Sí, el caso de Delgado contrasta con el de Youssouf Diarra, quien con ocho años llegó a Lleida procedente de Mali. Empezó a jugar en el Cervera, el equipo de la localidad en la que residía. Posteriormente lo hizo en el Tarraga, el Cervera de nuevo y la Bordeta, antes de recalar en el Lleida juvenil. Hace dos temporadas, justo después de no poder jugar el Mundial Sub 17 por una lesión de tobillo, llegó a Pamplona para seguir con sus estudios y fichó por el Ardoi, club vinculado a Osasuna. Este año, jugando ya en el pamplonés Txantrea, el Athletic le llevó a Lezama para hacer una prueba y convenció.

El presidente del Athletic, Josu Urrutia, durante una rueda de prensa. (EFE)
El presidente del Athletic, Josu Urrutia, durante una rueda de prensa. (EFE)

La incorporación de Diarra, además de levantar cierta polémica, vuelve a dejar en evidencia la filosófica del Athletic, que en su ideario establece como bases para jugar en el equipo bilbaíno haber nacido en Euskadi o ser formado en cualquiera de los equipos de cantera vascos, incluidos entre estos los navarros. Claro que esa formación siempre se había entendido dentro de un proceso natural, algo que en el caso de Diarra no sucede, pues lo mismo que se fue a vivir a Pamplona por consejo de un agente FIFA, pudo haber ido a cualquier otra ciudad o, incluso, otro país.

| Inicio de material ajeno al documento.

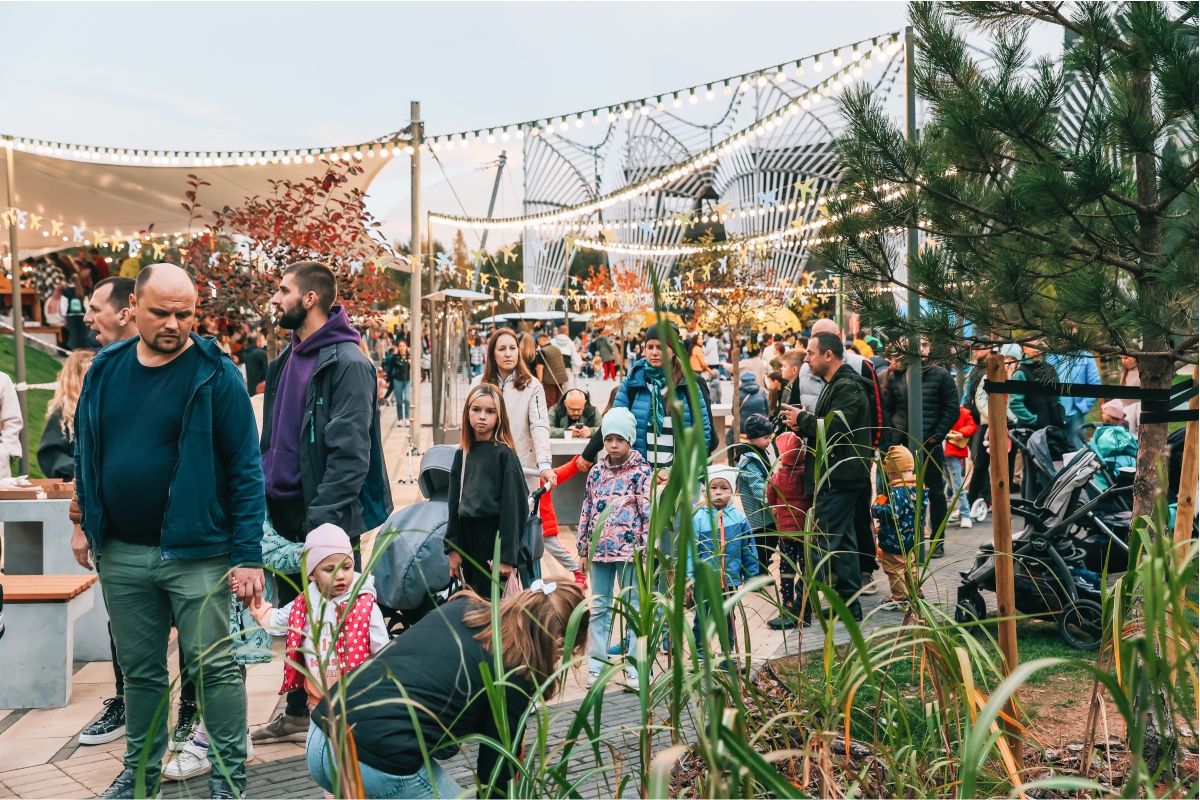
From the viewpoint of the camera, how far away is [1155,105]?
313 centimetres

Además, no es la primera vez que el Athletic utiliza esa fórmula de asimilación express.

Youssouf Diarra
Youssouf Diarra

“El Athletic es una utopía hecha realidad", dijo este martes Josu Urrutia en el Biscay ESG Global Summit, un foro sobre inversión responsable en el que el presidente rojiblanco siguió vendiendo la moto. Cabe recordar que en la primera plantilla rojiblanca se dan actualmente los casos de Aymeric Laporte y Enric Saborit. El francés fichó siendo un niño tras pasar por el Aviron Bayonnais cuando él es natural de Agen, una localidad que está 250 kilómetros más al norte. Por su parte, el catalán llegó al Athletic tras despuntar en las categorías inferiores del Espanyol aprovechando que su madre se trasladó a trabajar a Vitoria. Normal que, según Urrutia, uno de los cuatro aspectos que en su opinión con básicos para liderar un proyecto sea “tener claro que estamos ante la narración de un cuento”. Él los cuenta de maravilla.

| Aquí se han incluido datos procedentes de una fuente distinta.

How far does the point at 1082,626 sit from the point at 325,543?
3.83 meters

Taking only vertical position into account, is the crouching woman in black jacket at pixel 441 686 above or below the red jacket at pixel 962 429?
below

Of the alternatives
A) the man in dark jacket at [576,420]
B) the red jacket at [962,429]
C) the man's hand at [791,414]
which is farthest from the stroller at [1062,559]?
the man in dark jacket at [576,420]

Curiosamente, mucho más sencillo lo tuvieron en Lezama para haber fichado al ahora madridista Marco Asensio, pues su padre es vizcaíno y, además, siempre estuvo pendiente de que surgiera esta posibilidad. "No entiendo por qué no le ficharon si es hijo de un vasco de Barakaldo. Yo era partidario de haberlo fichado", opina el ex seleccionador español Javier Clemente. "Un hijo de vasco tendría que poder jugar en el Athletic. En la etapa de Pedro Aurtenetxe en el Athletic se hizo un estudio sobre hijos y nietos de oriundos vascos. Yo era partidario de traerlos. ¿Por qué no? Estamos hablando de unos vascos que se fueron a Argentina o Uruguay en la época de la guerra y sus hijos para mí también son vascos", explica Clemente.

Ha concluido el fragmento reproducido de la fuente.